In either case, the names of the destination resources will remain the same. For example, a materialization to Postgres would drop and re-create the affected tables with the same names they had previously.

Also in either case, only the specific bindings that had incompatible changes will be affected. Other bindings will remain untouched, and will not re-backfill.

What causes breaking schema changes?

Though changes to the collection key or logical partition can happen, the most common cause of a breaking change is a change to the collection schema.

Generally materializations, not captures, require updates following breaking schema changes. This is because the new collection specs are usually discovered from the source, so the capture is edited at the same time as the collection.

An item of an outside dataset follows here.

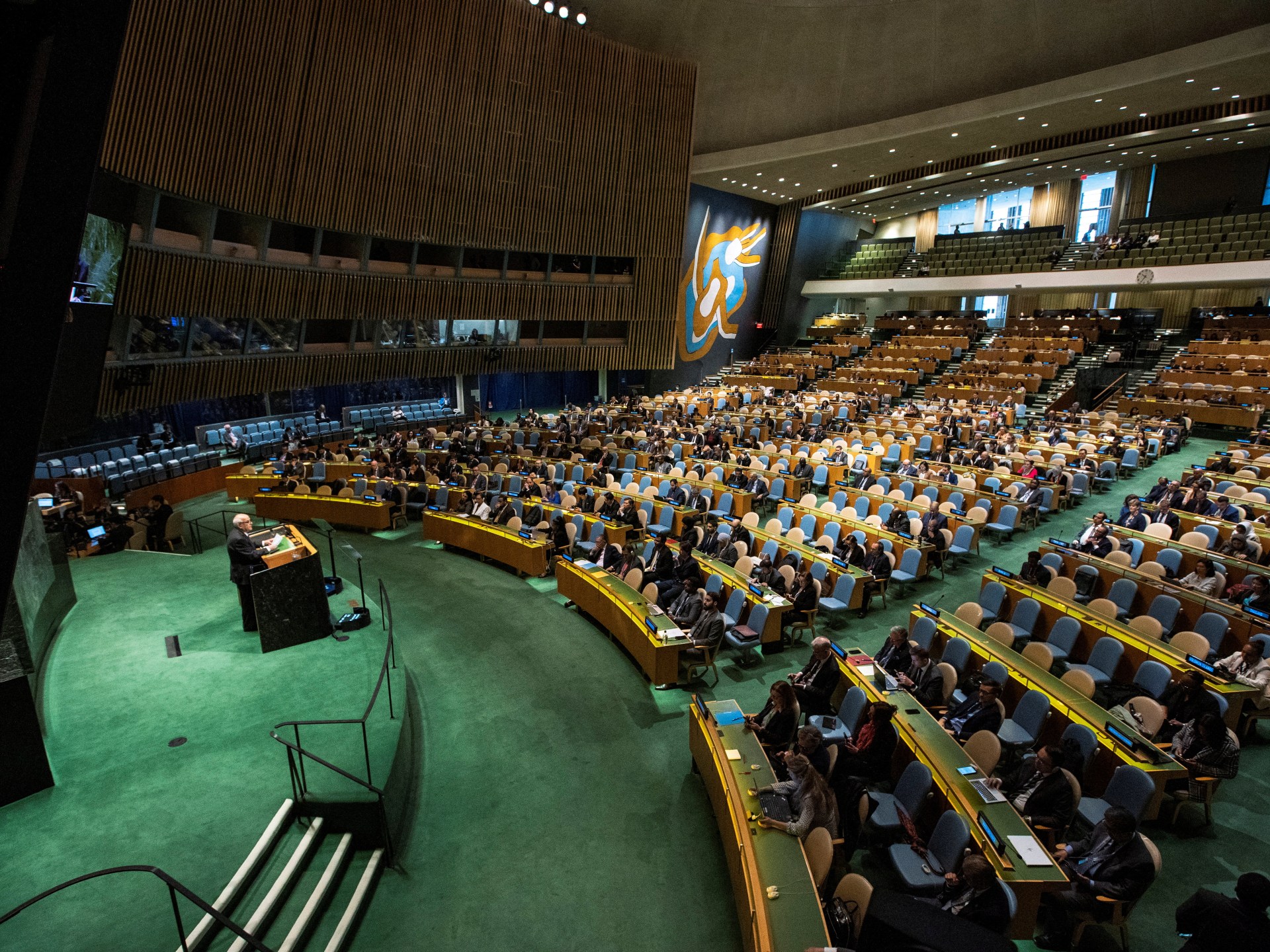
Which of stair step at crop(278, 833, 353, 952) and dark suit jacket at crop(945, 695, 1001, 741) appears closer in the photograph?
stair step at crop(278, 833, 353, 952)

Consider a collection schema that looks like this:

type: object
id: { type: integer }
foo: { type: string, format: date-time }
required: [id]
key: [/id]

If you materialized that collection into a relational database table, the table would look something like my_table (id integer primary key, foo timestamptz).

Now, say you edit the collection spec to remove format: date-time from bar. You'd expect the materialized database table to then look like (id integer primary key, foo text). But since the column type of foo has changed, this will fail. An easy solution in this case would be to change the name of the table that the collection is materialized into. Evolutions do this by appending a suffix to the original table name. In this case, you'd end up with my_table_v2 (id integer primary key, foo text).